Maintainability Recommendations
1. Define service interface:
from abc import ABC, abstractmethod
class ServiceAligner(ABC):
@abstractmethod
def search_by_isrc(self, isrc: str) -> Optional[dict]:
pass
@abstractmethod
def search_by_metadata(self, artist: str, track: str, album: str) -> Optional[dict]:
pass
2. Dependency injection:
class Align:
def __init__(self, services: List[ServiceAligner], **metadata):
self.services = services
self.metadata = metadata
3. Add docstrings:
def get_mbid(self) -> Optional[str]:
"""
Retrieve MusicBrainz recording ID.
Queries MusicBrainz by MBID (if provided), ISRC, or metadata.
Returns None if no match found or service unavailable.
Returns:
MusicBrainz recording ID (UUID format) or None
"""
...
4. Remove dead code:
Delete acousticbrainz_link() function and all references.
5. Add configuration class:
from dataclasses import dataclass
@dataclass
class MatchingConfig:
deezer_duration_threshold: int = 3
musicbrainz_duration_threshold: int = 5
similarity_threshold: float = 0.8
user_agent: str = "MusicMetaLinker/0.0.1"
Security Considerations
Security Issues
Plaintext credentials: Spotify credentials in mml_secrets.py (not encrypted).

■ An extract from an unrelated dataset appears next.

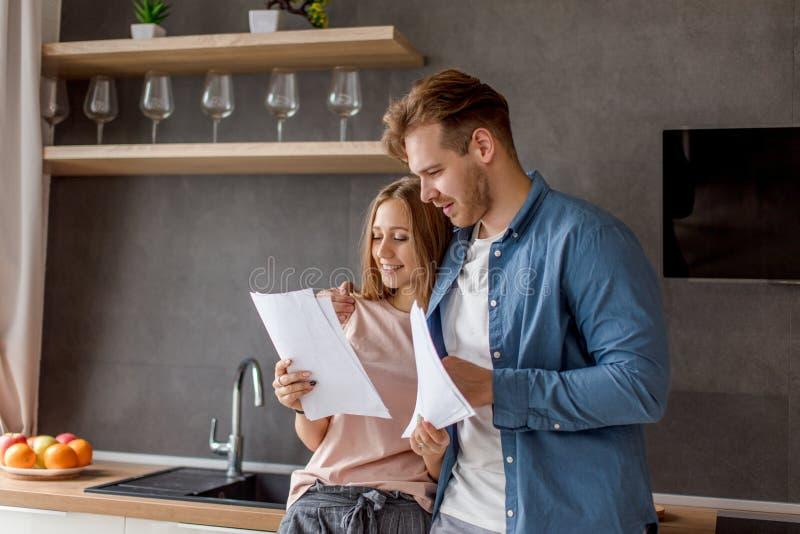 Junges Paar ist glücklich, da sie beendet haben, um für ein Darlehen zu zahlen lizenzfreie stockfotografie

No input validation: Metadata strings not sanitized.
Broad exception catching: May hide security-relevant errors.
No dependency scanning: Vulnerable dependencies unknown.
Security Recommendations
1. Encrypt credentials:
from cryptography.fernet import Fernet
key = os.getenv("ENCRYPTION_KEY")
cipher = Fernet(key)
encrypted_secret = cipher.encrypt(SPOTIFY_CLIENT_SECRET.encode())
2. Input validation:
import re
def validate_mbid(mbid: str) -> bool:
uuid_pattern = r'^[0-9a-f]{8}-[0-9a-f]{4}-[0-9a-f]{4}-[0-9a-f]{4}-[0-9a-f]{12}$'
return bool(re.match(uuid_pattern, mbid, re.IGNORECASE))
def validate_isrc(isrc: str) -> bool:
isrc_pattern = r'^[A-Z]{2}[A-Z0-9]{3}[0-9]{7}$'
return bool(re.match(isrc_pattern, isrc))
3. Dependency scanning:
pip install pip-audit
pip-audit
4. Security headers for API calls:
headers = {
'User-Agent': 'MusicMetaLinker/0.0.1',
'X-Request-ID': str(uuid.uuid4())
}
response = requests.get(url, headers=headers)
Code Recommendations Summary
Immediate Fixes
- Remove all print() statements, replace with logger.debug()
- Remove commented-out code
- Fix User-Agent: "elka/0.1" → "MusicMetaLinker/0.0.1"
- Remove AcousticBrainz integration
- Add docstrings to all public methods
Short-Term Improvements
- Add type hints throughout codebase
- Add unit tests with mocked services
- Add linting (pylint, flake8)
- Add formatting (black, isort)
- Add specific exception handling
- Add input validation
- Add configuration system
Long-Term Enhancements
- Refactor to use service interface abstraction
- Add dependency injection
- Add async/await for concurrent queries
- Add persistent caching
- Add connection pooling
- Add structured logging
- Add monitoring and metrics
- Add comprehensive documentation
- Add integration tests
- Add CI/CD pipeline
Codebase Maturity Assessment
Current state: Research prototype. Pre-release quality.
Maturity level: 2/5
Strengths:
- Clear separation of concerns (service classes)
- Simple, understandable structure
- Functional for research use
Weaknesses:
- No tests
- Debug code in production
- Hardcoded configuration
- Dead code
- No documentation
- No error handling
- No input validation
Recommendation: Suitable for academic exploration. Requires significant refactoring for production use.